Even if Lien is given the same presidential treatment as former US president Bill Clinton and is given the opportunity to speak at Peking University, these two points guarantee that he will not follow Clinton in praising the universal virtues of freedom and human rights or criticizing China's persecution of religious followers, minorities or political dissidents.

 

And by the same token, it is unthinkable that he will promote Taiwan's democracy to the Chinese people. He may even go so far as to label Taiwan's democracy populist, since he was not elected president.

 

There are many historical examples to back a claim that "peace visits" are deceitful. When, on the eve of World War II, Western countries sold out the Sudetenland in Czechoslovakia to Germany in the name of peace, they got not peace, but war. In 1973, then-US secretary of state Henry Kissinger and Le Duc Tho, member of the Vietnamese Communist Party's Politburo, negotiated a ceasefire between the US and North Vietnam for which they were awarded the Nobel Peace Prize.

 

After Le declined the prize, the Vietnamese broke the peace agreement and by 1975 had captured all of Vietnam. Trying to establish peace with Nazis and Communists is like asking a tiger to hand over its skin -- an impossibility.

 

If these are international matters, then Lien should feel more at home with Chinese matters and the grudge between the CCP and the KMT. The two instances of CCP-KMT cooperation in the 1920s and the 1930s may lie in the distant past, but let's look at the Double Ten Agreement between the CCP and the KMT that was signed after the end of World War II.

 

The first article said, concerning the basic guidelines for peaceful nation-building: Both sides acknowledged the war against Japan had come to a successful end, and that a new stage of peaceful nation-building was about to begin that required the joint efforts of both sides, making peace, democracy and unity the first priority. Under the leadership of chairman Chiang, there would be long-term cooperation. Civil war would be avoided, and an independent, free and peaceful new China implementing the three principles of the people would be established.

 

In order to realize this peace, the US sent General George Marshal to China for three-way negotiations between the KMT, the CCP and the US. Although the Marshal Plan was successful in Europe, the negotiations in China were hijacked by China.

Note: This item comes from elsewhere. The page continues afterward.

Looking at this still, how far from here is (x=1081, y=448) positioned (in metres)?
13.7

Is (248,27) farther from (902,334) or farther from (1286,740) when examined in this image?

Not only was there no peace, but war intensified, killing 8 million of Chiang's bandit troops, while the US ambassador was recalled to Washington.

 

If the US is encouraging CCP-KMT peace talks for the sake of peace only, they should not forget this 60-year-old lesson. At the time, China's intellectuals were also divided by China's united front. Most believed the CCP's lies about peace, and they suffered for it later. When the CCP had "liberated" China, it did not implement peace. On its own initiative, China entered the Korean War and the Vietnam War. Nor was there peace domestically, as violent political movements leading to the unnatural deaths of 80 million people were used as a means to maintain a hold on power.

 

Is China today behaving in ways that negate its peace-breaking behavior in those days? If it doesn't, it will of course continue its old ways. Chairman Chiang lost China. Does Chairman Lien really want to lose Taiwan, too? The Taiwanese people can no longer be fooled!

 

Paul Lin is a commentator based in New York.